The minimum requirement for a well-trained guide in the Bushveld is the ability to communicate in English or Afrikaans (what a pity that so few hunters speak an indigenous African language). Other requirements include good general knowledge of the vegetation, animal behaviour, tracks and scat; keen sense of observation; optimal use of wind and sun; the ability to move slowly and quietly; tracking and locating targeted game; assisting the hunter to get in the correct position for the shot; tracking and locating wounded animals; using a two-way radio; and proper hygienic carcass processing e.g. correct caping of trophy animal without damaging the skin.
Josef Rapala was such a guide - and more. Josef worked on the farm Dikgakeng in the Lephalale (Ellisras) district for nearly 30 years. He passed away a month after he had been diagnosed with liver cancer.

========================================================================

*WHAT NEEDS TO BE DONE*.
Transcribe the stretch of the passage on Bushveld hunting guides from "Josef Rapala was" through "with liver cancer.", without any changes. The material that follows has no connection to the passage on Bushveld hunting guides.

*PROVIDED DATA*.
========================================================================

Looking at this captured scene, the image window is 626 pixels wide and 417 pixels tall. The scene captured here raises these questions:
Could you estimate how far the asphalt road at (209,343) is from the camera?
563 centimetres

========================================================================

*SOLUTION TO THIS PROBLEM*.
Josef Rapala was such a guide - and more. Josef worked on the farm Dikgakeng in the Lephalale (Ellisras) district for nearly 30 years. He passed away a month after he had been diagnosed with liver cancer.